- **Work task**: Set down every line from the one containing "family: Herpestidae" through the last line of the records below, exactly as written, and leave out the pictures.

- **The data**:
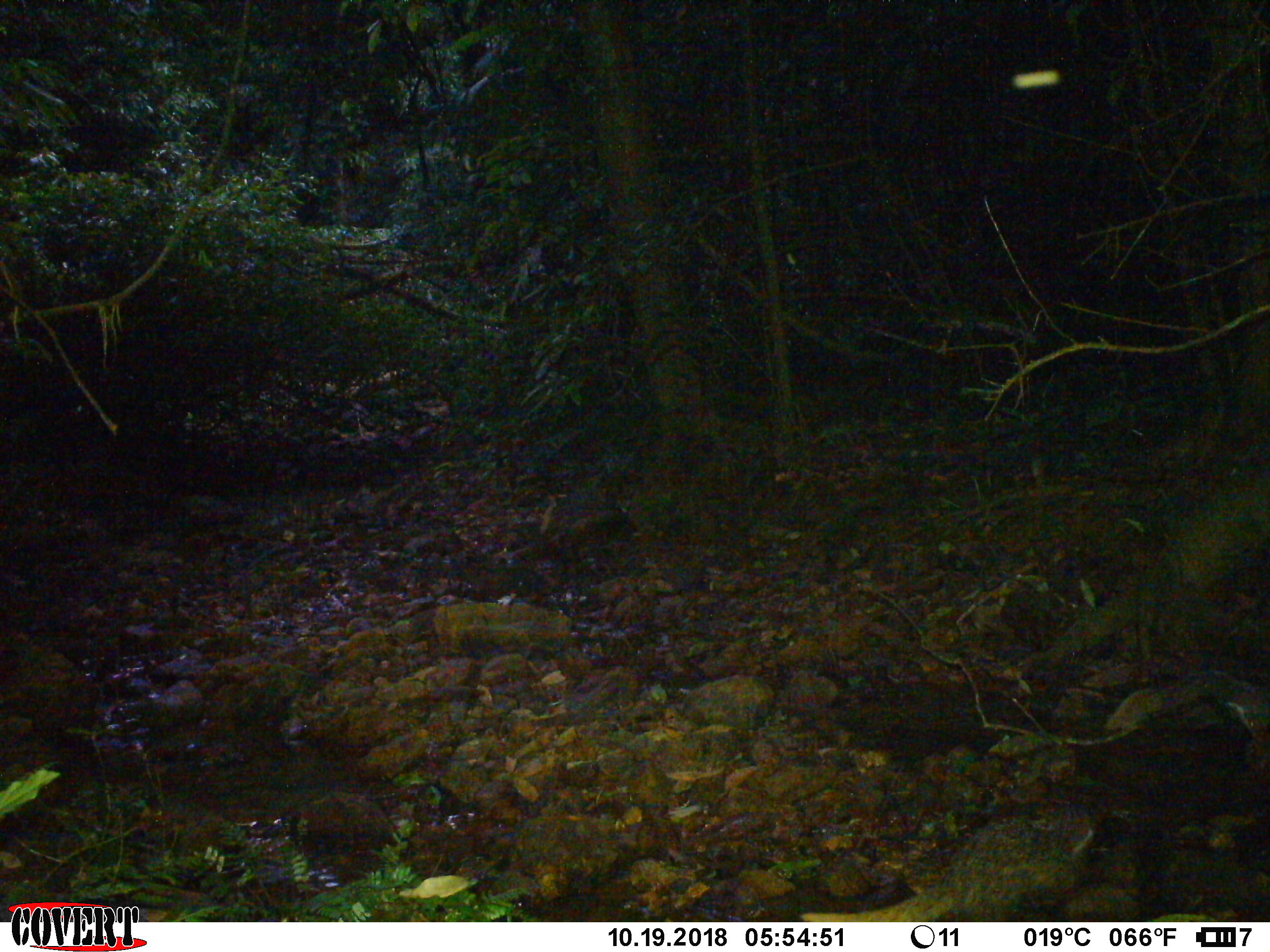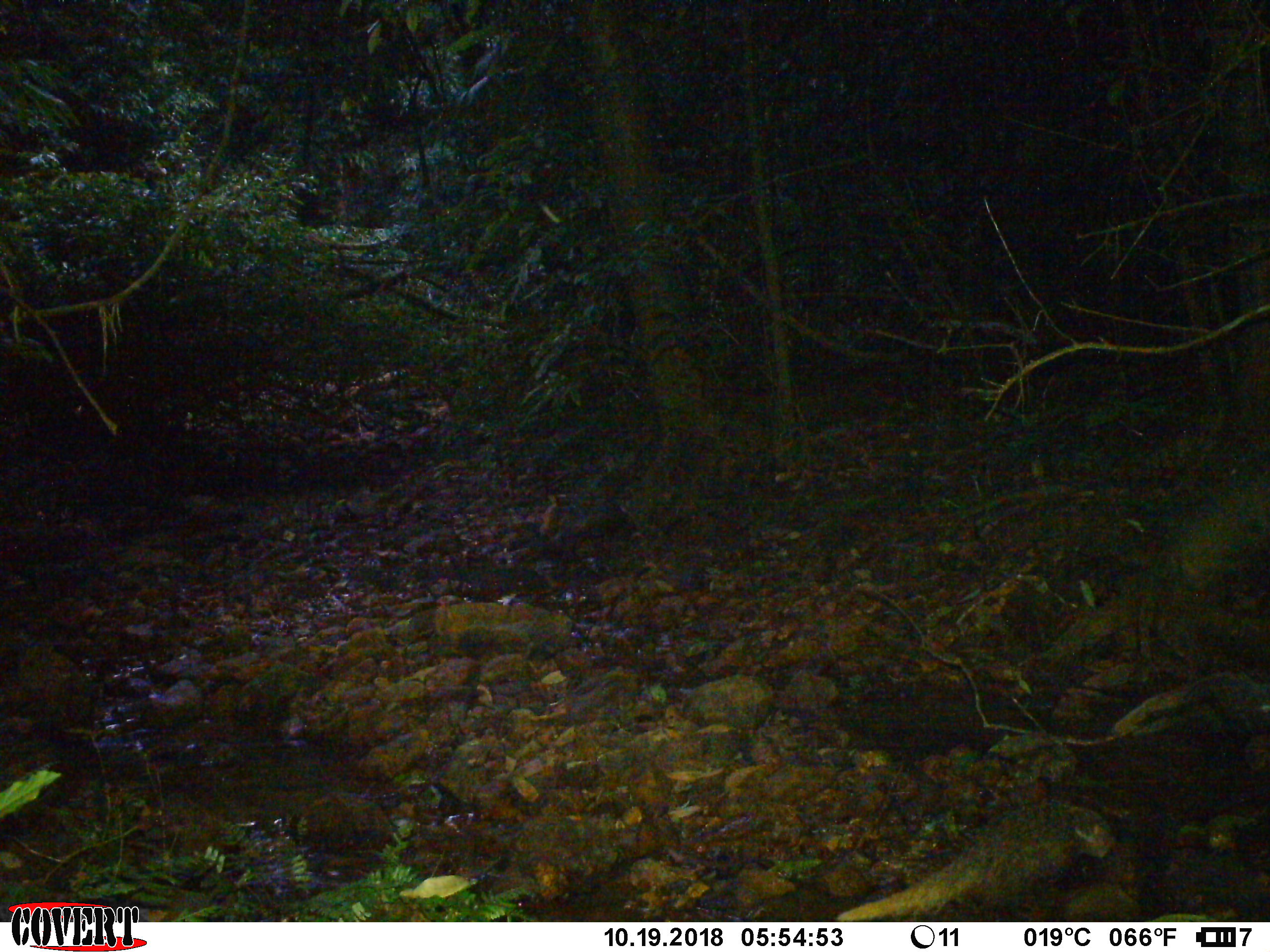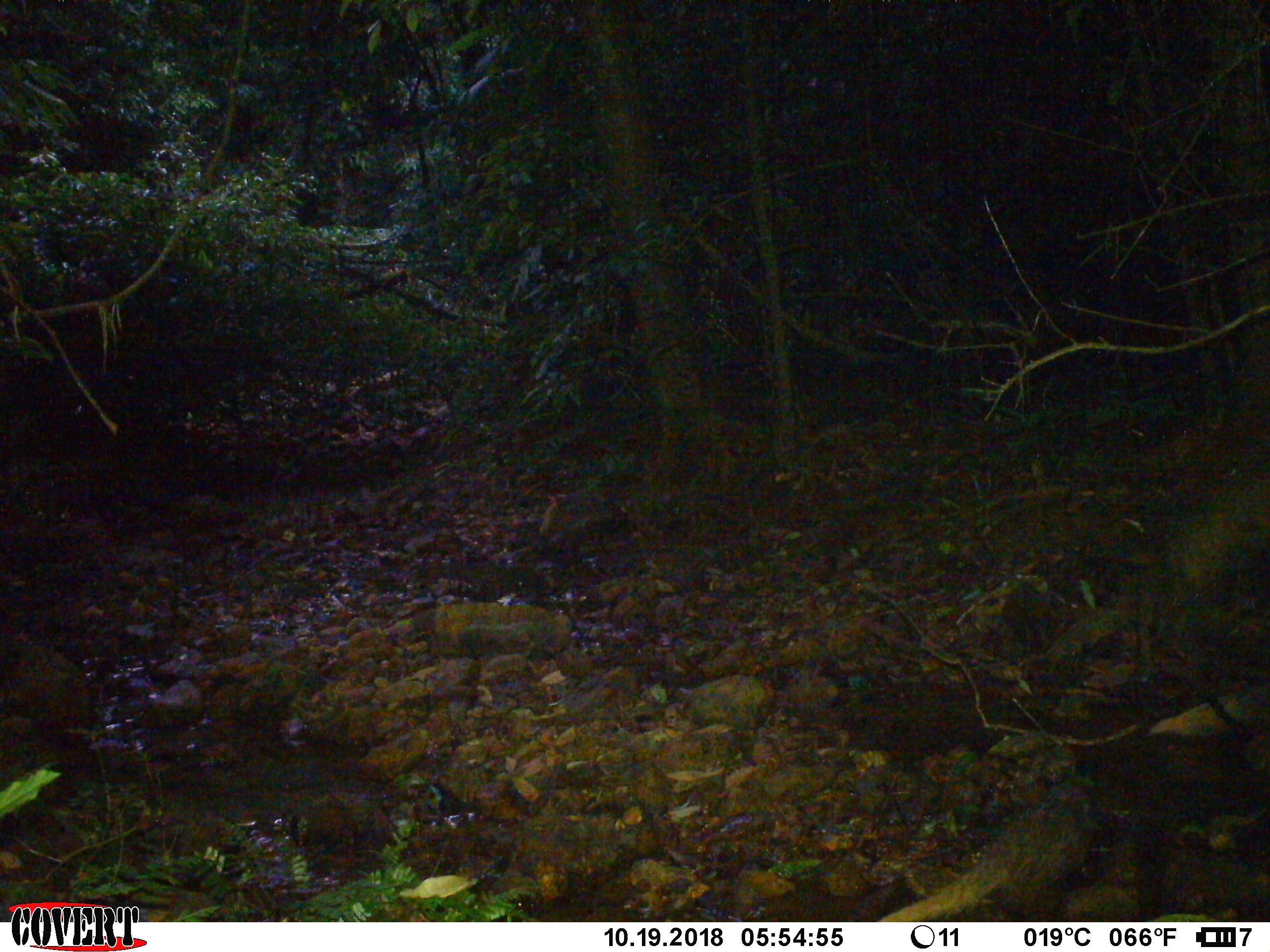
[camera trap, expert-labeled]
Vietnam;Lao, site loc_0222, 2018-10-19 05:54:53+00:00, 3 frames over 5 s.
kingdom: Animalia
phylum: Chordata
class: Mammalia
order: Carnivora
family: Herpestidae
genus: Urva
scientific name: Urva urva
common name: crab-eating mongoose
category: crab eating mongoose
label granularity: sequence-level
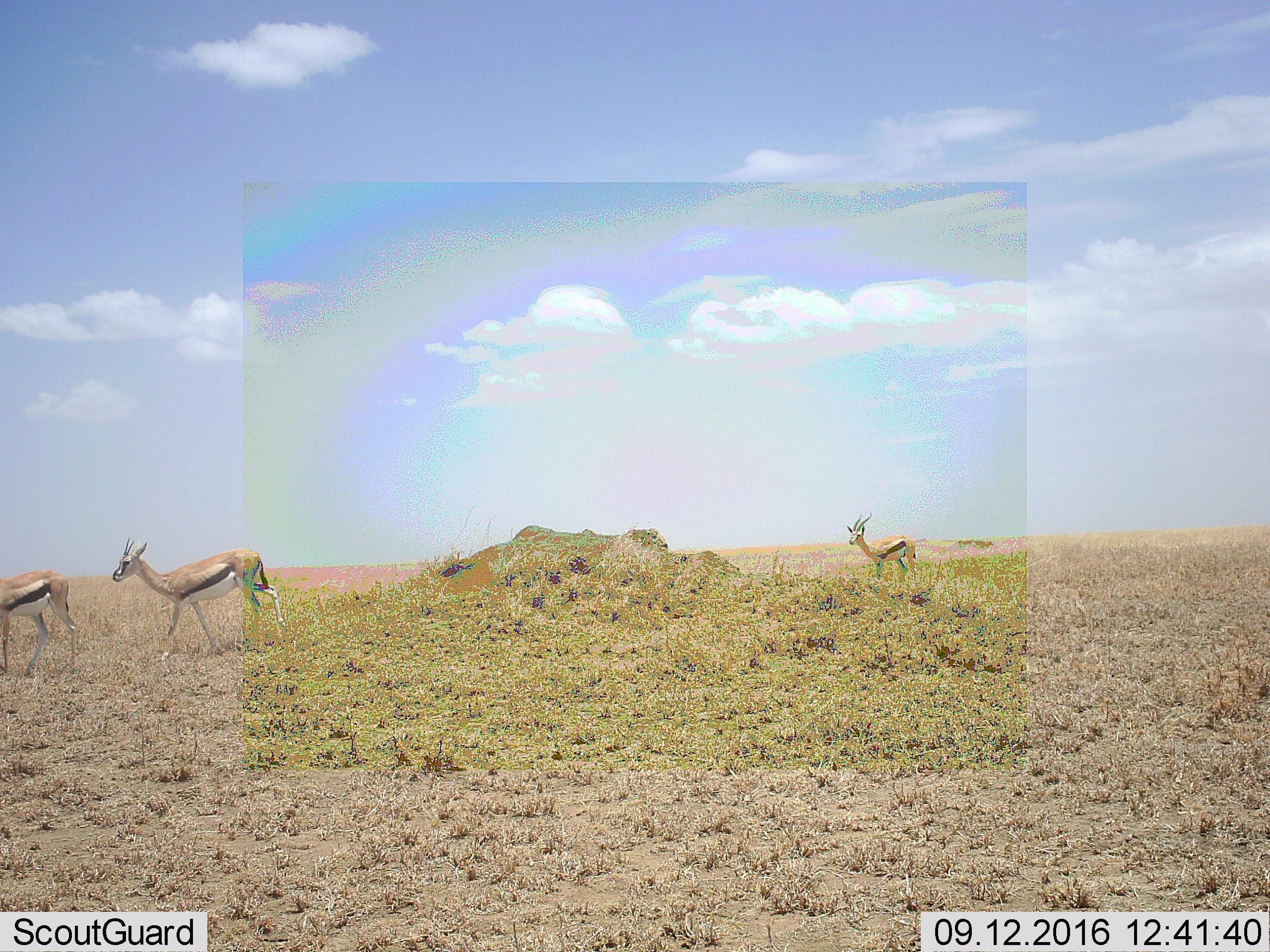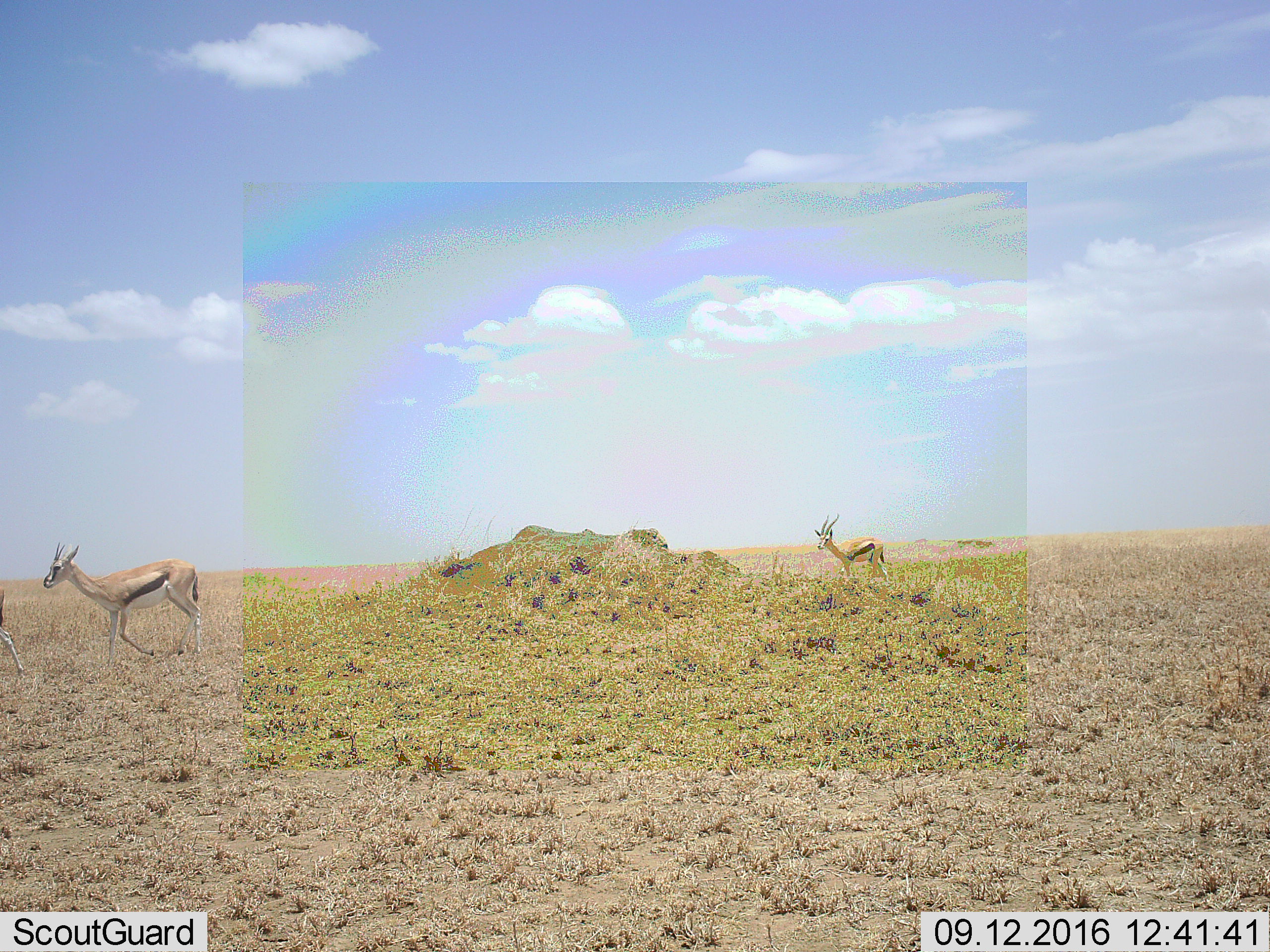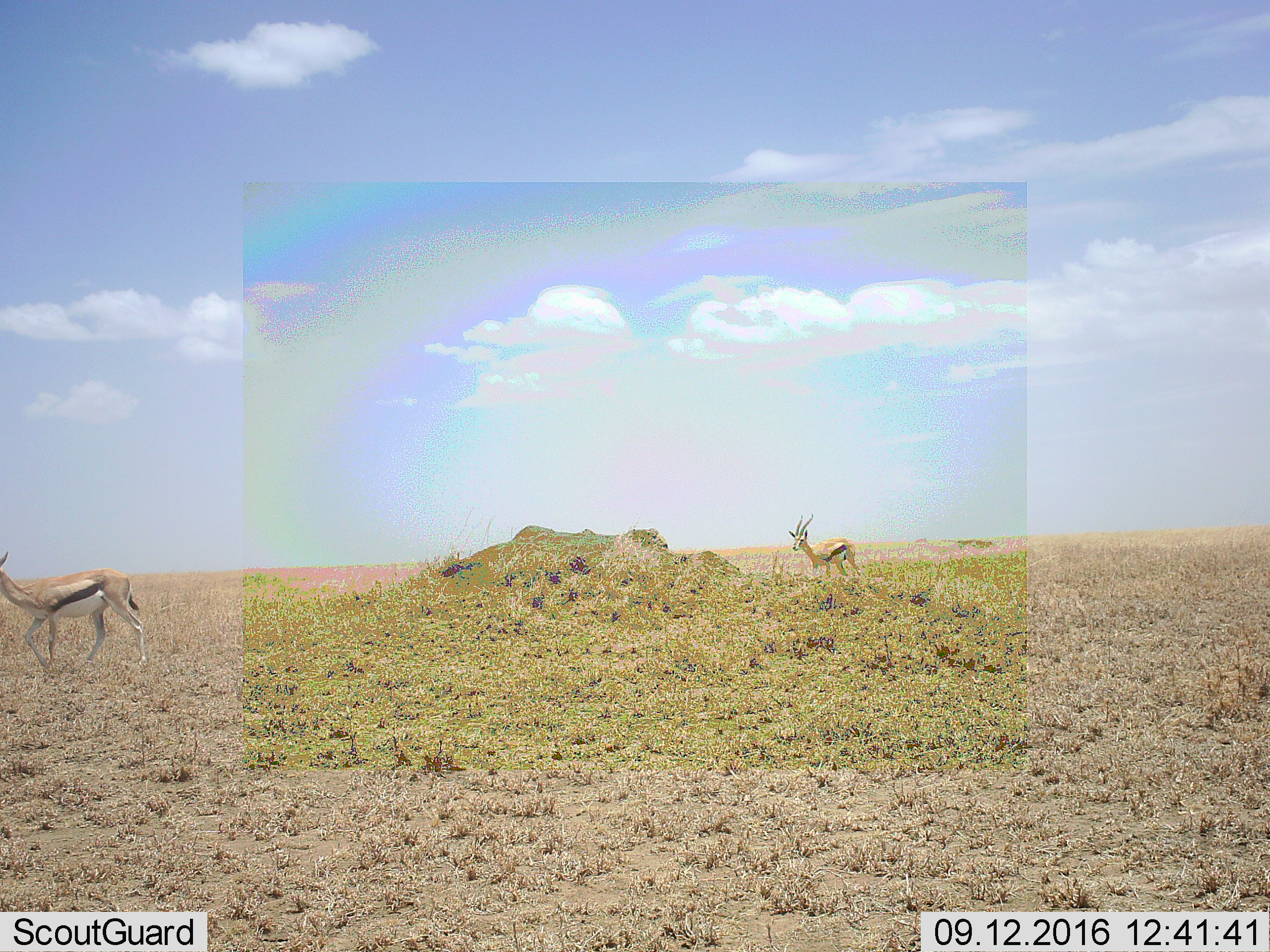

- **Task response**:
family: Herpestidae
genus: Urva
scientific name: Urva urva
common name: crab-eating mongoose
category: crab eating mongoose
label granularity: sequence-level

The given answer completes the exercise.